De como Joanninha desimbaraçou a meada da avó, e do mais que aconteceu. — Que casta de rapariga era Joanninha. — Dá o A. insigne próva de ingenuidade e boa fe confessando um grave senão do seu Ideal. Insiste porém que é um adoravel deffeito. — Em que se parece uma mulher desannellada com um Sansão tosquiado. — Pasmosas monstruosidades da natureza que desmentem o credo velho dos peralvilhos. — Os olhos verdes de Joanninha. — Religião dos olhos pretos strenuamente professada pelo A. Perigo em que ella se acha á vista de uns olhos verdes. — De como estando a avó e a neta a conversar muito de mano a mano, chega Frei Diniz e se interrompe a conversação. — Quem era Frei Diniz.

 

— 'Aqui estou, minha avó: é a sua meada?.. eu lh'a indireito:’ — disse Joanninha sahindo de dentro, e com os braços abertos para a velha. Apertou-a n’elles com innefavel ternura, beijou-a muitas vezes, e tomando-lhe o novello das mãos n’um instante desimbaraçou o fio e lh’o tornou a intregar.
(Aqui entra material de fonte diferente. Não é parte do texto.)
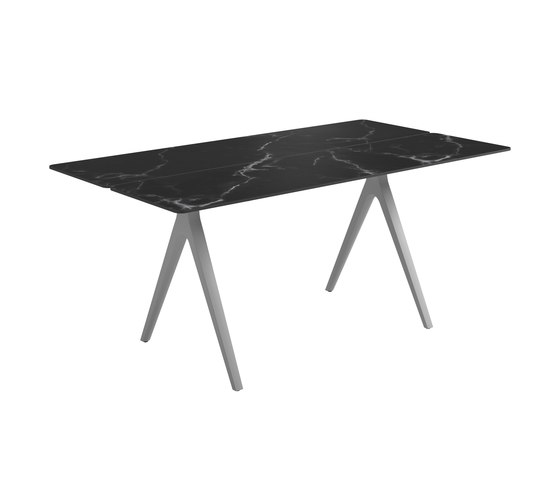 Split Small Table by Gloster Furniture GmbH | Dining tables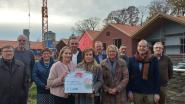 """Roparun-vrijwilliger overhandigt cheque van 7.500 euro aan CODA: """"Hopelijk kunnen we investeren in onze stiltetuin of koppelbedden"""""""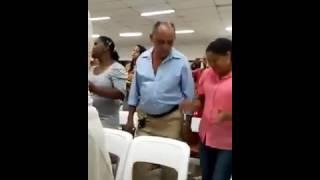 Homem dancando forro na  igreja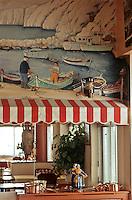 """Europe/France/Provence-Alpes-Côte d'Azur/13/Bouches-du-Rhône/Marseille: """"Chez Michel"""" - Brasserie des Catalans - détail de la déco -peinture murale -pécheurs et calanque"""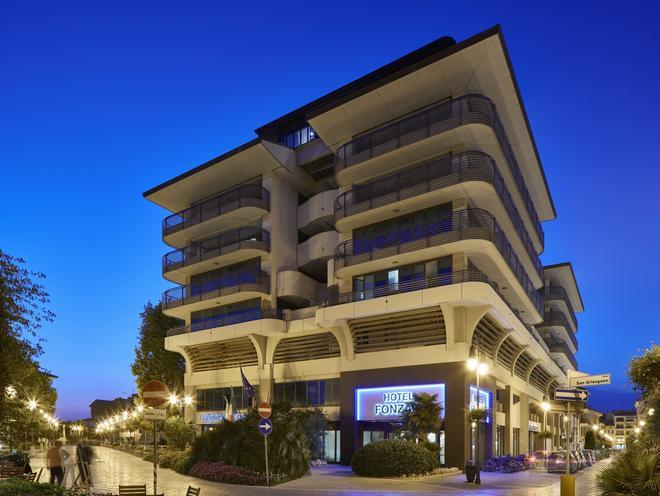 弗爾札酒店 - 格拉多 - 歌德 - 建築
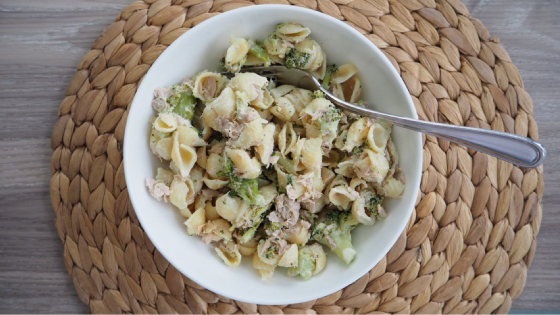 One Pot Tuna and Broccoli Pasta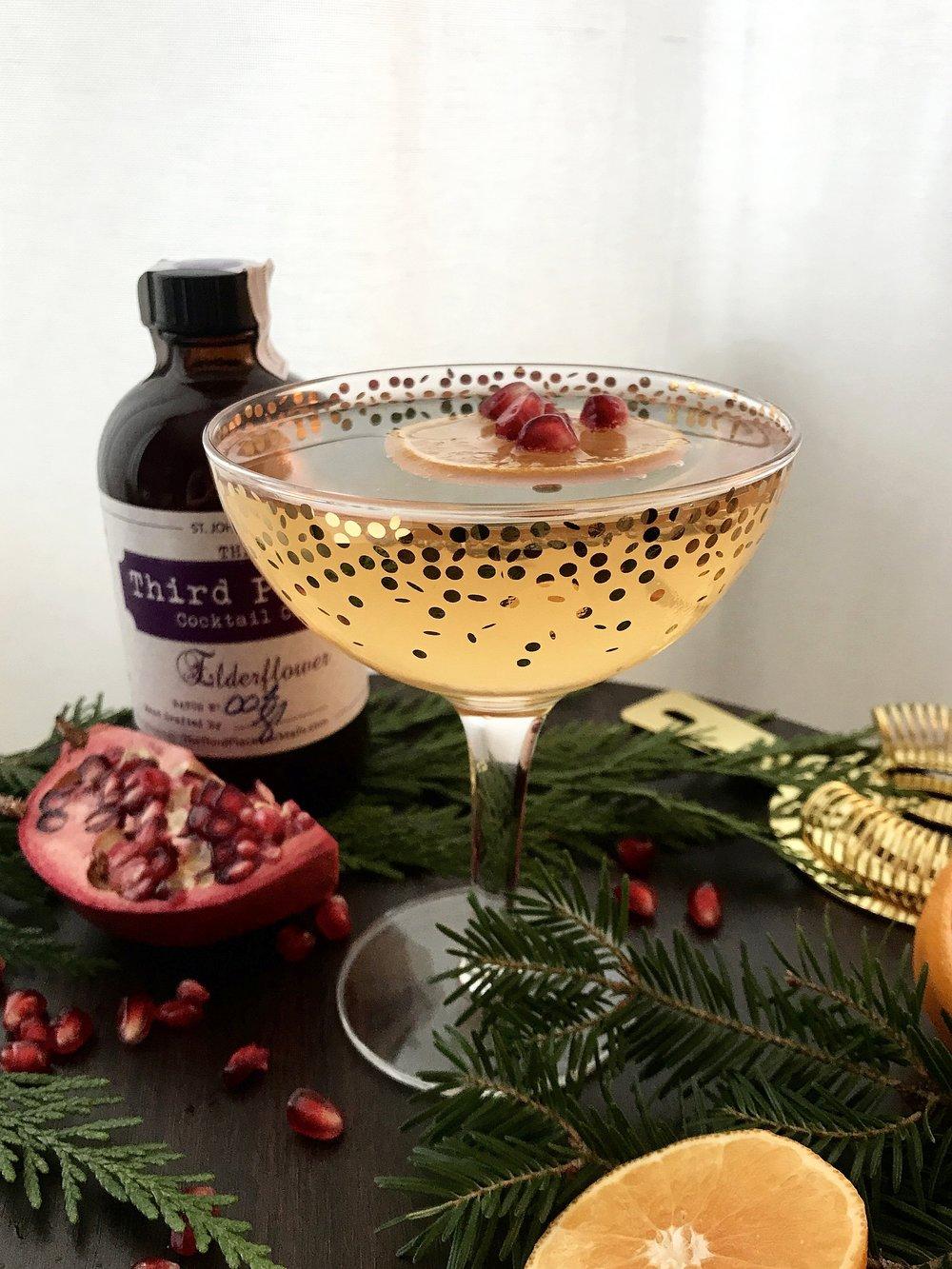 _______________2 Parts Soda Water2 Parts Vodka1 Part ElderflowerClementine SlicePomegranate_______________ -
A velha surria com aquelle surriso satisfeito que exprime os tranquillos gosos de alma, e que parecia dizer: ’Como eu sou feliz ainda, apezar de velha e de cega! Bemdito sejais, meu Deus.’

Ésta última phrase, ésta bençam de um coração agradecido, que spira suavemente para o ceo como sobe do altar o fummo do incenso consagrado, ésta última phrase trasbordou-lhe e sahiu articulada dos labios:

— 'Bemditto seja Deus' minha filha, minha Joanninha, minha querida neta! E Elle te abençoe tambem, filha!’

— 'Sabe que mais, minha avó? Basta de trabalhar hoje, são horas de merendar'.

— 'Pois merendemos'.

Joannninha foi dentro da casa, trouxe uma banquinha redonda, cubriu-a com uma toalha alvissima, pôs em cima fructa, pão, queijo, vinho, chegou-a para aopé da velha, tirou-lhe o novello da mão, e arredou a dobadoira. A velha comeu alguns bagos de um cacho doirado que a neta lhe escolheu e pôs nas mãos, bebeu um trago de vinho, e ficou callada e quieta, mas ja sem a mesma expressão de felicidade e contentamento socegado que ainda agora lhe luzia no rosto.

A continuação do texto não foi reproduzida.